* begin Given entries *

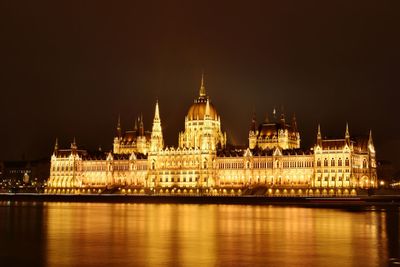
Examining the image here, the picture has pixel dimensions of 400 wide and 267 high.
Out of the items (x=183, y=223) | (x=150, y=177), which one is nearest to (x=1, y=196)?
(x=150, y=177)

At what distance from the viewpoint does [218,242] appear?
45.6 metres

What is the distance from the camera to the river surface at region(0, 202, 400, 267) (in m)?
37.2

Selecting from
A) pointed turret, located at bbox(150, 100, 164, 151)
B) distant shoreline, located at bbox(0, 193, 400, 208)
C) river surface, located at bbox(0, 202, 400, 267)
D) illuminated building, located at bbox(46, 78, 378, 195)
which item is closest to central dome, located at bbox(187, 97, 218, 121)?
illuminated building, located at bbox(46, 78, 378, 195)

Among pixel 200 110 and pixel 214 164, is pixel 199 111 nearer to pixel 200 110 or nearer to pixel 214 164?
pixel 200 110

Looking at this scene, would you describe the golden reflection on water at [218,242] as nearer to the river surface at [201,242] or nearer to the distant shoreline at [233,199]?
the river surface at [201,242]

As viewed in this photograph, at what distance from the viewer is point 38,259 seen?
37719 millimetres

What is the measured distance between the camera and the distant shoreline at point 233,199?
105156mm

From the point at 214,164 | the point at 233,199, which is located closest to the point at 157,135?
the point at 214,164

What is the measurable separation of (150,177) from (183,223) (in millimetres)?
86849

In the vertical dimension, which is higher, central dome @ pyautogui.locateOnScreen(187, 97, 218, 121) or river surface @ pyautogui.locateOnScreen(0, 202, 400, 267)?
central dome @ pyautogui.locateOnScreen(187, 97, 218, 121)

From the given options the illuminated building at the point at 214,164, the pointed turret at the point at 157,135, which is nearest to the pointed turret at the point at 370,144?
the illuminated building at the point at 214,164

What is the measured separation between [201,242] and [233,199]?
71919 mm

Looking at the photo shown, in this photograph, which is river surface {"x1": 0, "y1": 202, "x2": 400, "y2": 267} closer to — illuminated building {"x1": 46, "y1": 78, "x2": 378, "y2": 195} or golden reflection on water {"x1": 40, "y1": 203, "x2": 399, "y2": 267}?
golden reflection on water {"x1": 40, "y1": 203, "x2": 399, "y2": 267}

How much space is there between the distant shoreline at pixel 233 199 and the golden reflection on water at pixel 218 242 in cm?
3878
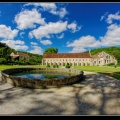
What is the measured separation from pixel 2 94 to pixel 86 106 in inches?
196

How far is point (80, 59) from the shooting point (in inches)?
2630

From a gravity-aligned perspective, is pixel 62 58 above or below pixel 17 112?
above

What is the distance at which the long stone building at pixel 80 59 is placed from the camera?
65.8 metres

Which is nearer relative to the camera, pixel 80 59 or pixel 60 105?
pixel 60 105

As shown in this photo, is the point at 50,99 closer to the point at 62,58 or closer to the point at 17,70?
the point at 17,70

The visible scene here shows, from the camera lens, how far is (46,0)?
5.39 metres

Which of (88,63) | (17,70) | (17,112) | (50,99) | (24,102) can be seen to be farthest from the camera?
(88,63)

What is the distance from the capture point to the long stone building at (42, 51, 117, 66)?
216 ft

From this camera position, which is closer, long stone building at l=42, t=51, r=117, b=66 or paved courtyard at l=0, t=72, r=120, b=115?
paved courtyard at l=0, t=72, r=120, b=115

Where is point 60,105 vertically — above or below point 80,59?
below

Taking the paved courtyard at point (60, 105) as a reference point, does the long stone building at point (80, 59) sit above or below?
above

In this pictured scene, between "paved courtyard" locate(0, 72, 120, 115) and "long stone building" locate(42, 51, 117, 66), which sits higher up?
"long stone building" locate(42, 51, 117, 66)

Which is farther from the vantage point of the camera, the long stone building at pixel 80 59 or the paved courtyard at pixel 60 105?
the long stone building at pixel 80 59
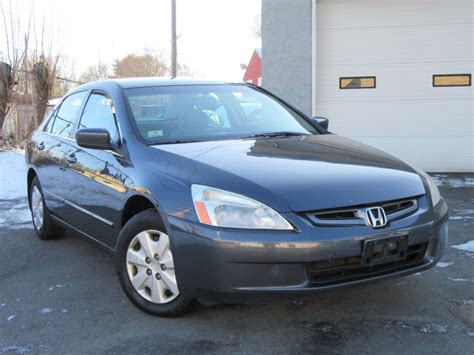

* end Given entries *

> Given task
Pick out every line in the items above that contains the word "closer" and copy each of those lines.

> Output for this task
Looking at the photo shown, in this photograph, which is river surface {"x1": 0, "y1": 202, "x2": 400, "y2": 267} closer to — illuminated building {"x1": 46, "y1": 78, "x2": 378, "y2": 195} or golden reflection on water {"x1": 40, "y1": 203, "x2": 399, "y2": 267}?
As shown in this photo, is the point at 50,99 closer to the point at 62,58 or closer to the point at 17,70?
From this camera position, which is closer, long stone building at l=42, t=51, r=117, b=66 or paved courtyard at l=0, t=72, r=120, b=115?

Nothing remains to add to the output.